With some serious ingenuity, innovation, and imagination, millions of people might actually think of Mercury as home someday. Between settlements in the polar regions, stable lava tubes, and mobile operations on the dark side of the planet, Mercury could become an “adventure tourism” destination catering to folks who like a little danger (but still demand safety)!
It could also become the mining, manufacturing, and energy hub for human civilization, which could one day spread to every planet and moon in the Solar System. Who knows? Someday, the adjective “Hermian” could call to mind tough, rugged people who chose to live in one of the harshest environments in the Solar System!
* * *
“Thank you for visiting our world. We trust that you had an exciting time and we hope to see you again! Before you board the Spindle, be sure to visit the gift shop to pick up some souvenirs to commemorate your stay. Our duty-free prices cannot be matched!

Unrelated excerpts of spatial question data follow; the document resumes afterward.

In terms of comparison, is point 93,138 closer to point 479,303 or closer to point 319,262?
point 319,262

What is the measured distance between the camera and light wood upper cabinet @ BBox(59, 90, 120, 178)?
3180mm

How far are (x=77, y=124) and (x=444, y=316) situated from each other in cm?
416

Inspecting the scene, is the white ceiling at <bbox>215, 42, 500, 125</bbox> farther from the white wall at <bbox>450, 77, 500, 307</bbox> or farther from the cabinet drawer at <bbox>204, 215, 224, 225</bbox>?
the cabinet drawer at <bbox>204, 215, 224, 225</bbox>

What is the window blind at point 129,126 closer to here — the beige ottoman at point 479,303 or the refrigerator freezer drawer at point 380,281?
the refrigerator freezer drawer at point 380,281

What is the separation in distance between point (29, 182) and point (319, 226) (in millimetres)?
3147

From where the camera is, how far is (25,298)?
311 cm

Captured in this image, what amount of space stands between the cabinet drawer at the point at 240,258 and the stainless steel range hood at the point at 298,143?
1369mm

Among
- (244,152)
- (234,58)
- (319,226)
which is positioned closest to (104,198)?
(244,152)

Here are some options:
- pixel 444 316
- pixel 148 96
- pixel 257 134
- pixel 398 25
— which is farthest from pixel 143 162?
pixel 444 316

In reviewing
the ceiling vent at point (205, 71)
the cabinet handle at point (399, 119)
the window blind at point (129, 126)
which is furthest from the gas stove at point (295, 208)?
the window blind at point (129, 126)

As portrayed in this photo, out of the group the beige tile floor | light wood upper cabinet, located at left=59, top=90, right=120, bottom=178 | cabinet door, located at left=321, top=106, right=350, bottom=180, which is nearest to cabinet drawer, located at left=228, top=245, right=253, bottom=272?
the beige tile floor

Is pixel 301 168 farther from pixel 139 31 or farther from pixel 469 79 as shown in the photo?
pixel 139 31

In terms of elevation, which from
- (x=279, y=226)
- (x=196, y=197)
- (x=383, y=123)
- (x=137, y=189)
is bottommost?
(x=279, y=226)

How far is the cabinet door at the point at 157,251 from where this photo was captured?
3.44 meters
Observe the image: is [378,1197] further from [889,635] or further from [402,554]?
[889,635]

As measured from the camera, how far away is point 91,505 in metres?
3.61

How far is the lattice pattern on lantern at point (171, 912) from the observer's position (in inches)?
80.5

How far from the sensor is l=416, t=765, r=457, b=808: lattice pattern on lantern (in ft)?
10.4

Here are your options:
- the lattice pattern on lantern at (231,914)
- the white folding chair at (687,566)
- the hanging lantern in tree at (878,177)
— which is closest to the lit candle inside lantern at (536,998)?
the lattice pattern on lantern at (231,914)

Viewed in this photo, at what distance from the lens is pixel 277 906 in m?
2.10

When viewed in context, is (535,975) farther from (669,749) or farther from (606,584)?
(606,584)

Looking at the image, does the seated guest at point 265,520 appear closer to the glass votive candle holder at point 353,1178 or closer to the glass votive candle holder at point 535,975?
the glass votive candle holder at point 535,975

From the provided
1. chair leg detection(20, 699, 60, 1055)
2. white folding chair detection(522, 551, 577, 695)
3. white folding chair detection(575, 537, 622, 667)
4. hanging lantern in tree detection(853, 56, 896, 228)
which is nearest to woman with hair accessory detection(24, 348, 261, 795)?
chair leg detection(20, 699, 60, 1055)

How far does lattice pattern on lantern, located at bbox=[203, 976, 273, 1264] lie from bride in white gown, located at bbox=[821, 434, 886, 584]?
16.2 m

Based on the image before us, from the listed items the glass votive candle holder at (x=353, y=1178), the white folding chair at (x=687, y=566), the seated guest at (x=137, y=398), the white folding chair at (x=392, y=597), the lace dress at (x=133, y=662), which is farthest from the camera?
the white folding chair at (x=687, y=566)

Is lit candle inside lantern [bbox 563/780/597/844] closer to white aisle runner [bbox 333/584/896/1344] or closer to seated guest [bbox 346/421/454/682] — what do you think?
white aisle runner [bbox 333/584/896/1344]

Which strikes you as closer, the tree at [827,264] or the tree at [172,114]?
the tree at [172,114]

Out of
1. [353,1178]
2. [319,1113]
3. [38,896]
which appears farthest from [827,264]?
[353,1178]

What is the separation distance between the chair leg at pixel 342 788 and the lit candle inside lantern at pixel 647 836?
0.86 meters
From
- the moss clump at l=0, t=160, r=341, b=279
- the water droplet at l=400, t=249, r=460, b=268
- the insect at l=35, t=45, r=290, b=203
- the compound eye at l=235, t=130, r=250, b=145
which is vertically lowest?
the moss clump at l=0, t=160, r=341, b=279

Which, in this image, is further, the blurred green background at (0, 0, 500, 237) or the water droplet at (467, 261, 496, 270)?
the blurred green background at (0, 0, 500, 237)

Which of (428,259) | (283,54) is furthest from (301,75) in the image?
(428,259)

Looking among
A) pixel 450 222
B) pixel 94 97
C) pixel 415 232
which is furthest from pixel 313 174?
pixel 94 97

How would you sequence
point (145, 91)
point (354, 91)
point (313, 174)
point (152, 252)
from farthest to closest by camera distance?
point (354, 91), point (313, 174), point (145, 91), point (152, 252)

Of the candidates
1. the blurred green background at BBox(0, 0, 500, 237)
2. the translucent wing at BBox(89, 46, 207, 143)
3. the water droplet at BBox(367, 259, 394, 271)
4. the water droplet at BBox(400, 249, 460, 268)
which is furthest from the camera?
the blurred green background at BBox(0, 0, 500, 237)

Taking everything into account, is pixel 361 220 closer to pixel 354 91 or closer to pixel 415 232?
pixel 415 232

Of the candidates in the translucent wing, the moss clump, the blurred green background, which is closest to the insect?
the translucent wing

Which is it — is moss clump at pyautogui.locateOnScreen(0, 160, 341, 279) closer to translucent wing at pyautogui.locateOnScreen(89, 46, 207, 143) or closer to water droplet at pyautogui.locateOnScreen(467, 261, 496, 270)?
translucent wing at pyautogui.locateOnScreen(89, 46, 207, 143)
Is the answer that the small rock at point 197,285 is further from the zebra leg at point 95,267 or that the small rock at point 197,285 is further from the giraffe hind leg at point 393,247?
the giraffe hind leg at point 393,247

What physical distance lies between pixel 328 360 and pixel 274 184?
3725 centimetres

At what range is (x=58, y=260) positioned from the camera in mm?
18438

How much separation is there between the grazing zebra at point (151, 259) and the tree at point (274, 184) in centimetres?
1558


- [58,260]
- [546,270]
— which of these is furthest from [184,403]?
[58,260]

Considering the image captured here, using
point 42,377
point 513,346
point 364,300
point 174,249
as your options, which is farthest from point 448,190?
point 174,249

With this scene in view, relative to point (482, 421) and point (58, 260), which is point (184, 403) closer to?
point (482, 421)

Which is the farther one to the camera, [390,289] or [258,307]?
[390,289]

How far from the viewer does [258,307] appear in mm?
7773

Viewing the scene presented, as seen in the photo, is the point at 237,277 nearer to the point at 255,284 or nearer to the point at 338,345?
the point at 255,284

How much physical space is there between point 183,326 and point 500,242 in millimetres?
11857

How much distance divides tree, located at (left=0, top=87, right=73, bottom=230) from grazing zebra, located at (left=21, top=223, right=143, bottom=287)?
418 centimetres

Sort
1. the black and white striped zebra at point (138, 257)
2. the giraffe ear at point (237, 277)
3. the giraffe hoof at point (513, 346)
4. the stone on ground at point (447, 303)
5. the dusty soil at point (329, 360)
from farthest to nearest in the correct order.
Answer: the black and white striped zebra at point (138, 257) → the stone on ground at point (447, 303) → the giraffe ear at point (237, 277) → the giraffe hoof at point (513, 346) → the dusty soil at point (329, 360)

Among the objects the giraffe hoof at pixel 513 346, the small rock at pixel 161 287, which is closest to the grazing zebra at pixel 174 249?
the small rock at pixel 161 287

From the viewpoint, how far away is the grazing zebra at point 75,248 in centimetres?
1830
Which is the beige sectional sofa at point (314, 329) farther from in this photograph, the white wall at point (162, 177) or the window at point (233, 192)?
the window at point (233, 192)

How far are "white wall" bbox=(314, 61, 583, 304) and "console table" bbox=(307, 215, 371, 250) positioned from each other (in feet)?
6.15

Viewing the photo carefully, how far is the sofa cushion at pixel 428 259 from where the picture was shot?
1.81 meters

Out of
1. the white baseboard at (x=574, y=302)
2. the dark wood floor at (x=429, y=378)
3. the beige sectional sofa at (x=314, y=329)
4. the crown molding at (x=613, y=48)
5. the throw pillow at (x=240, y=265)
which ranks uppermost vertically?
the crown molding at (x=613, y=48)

“Looking for presents for family and off-worlders? Visit the art gallery to see our famous selection of artisanal sculptures. These decorative and interpretive works of ceramic, glass, and metal are hand-spun by local artisans. Hermian art is renowned across the Solar System, so in addition to supporting the local artistic community, you’ll be sharing the gift of beauty!
“A reminder to all those departing that radiation checks and physicals are recommended after departure. Please consult your medical practitioner or virtual doctor about scheduling appointments for the next six weeks. Be sure to monitor for any signs of radiation or gravity sickness, as re-acclimation to low-g and high-g can be difficult.
“Now that you’ve spent some time on our fair world, we hope that you agree: there’s no place in the System like Mercury!”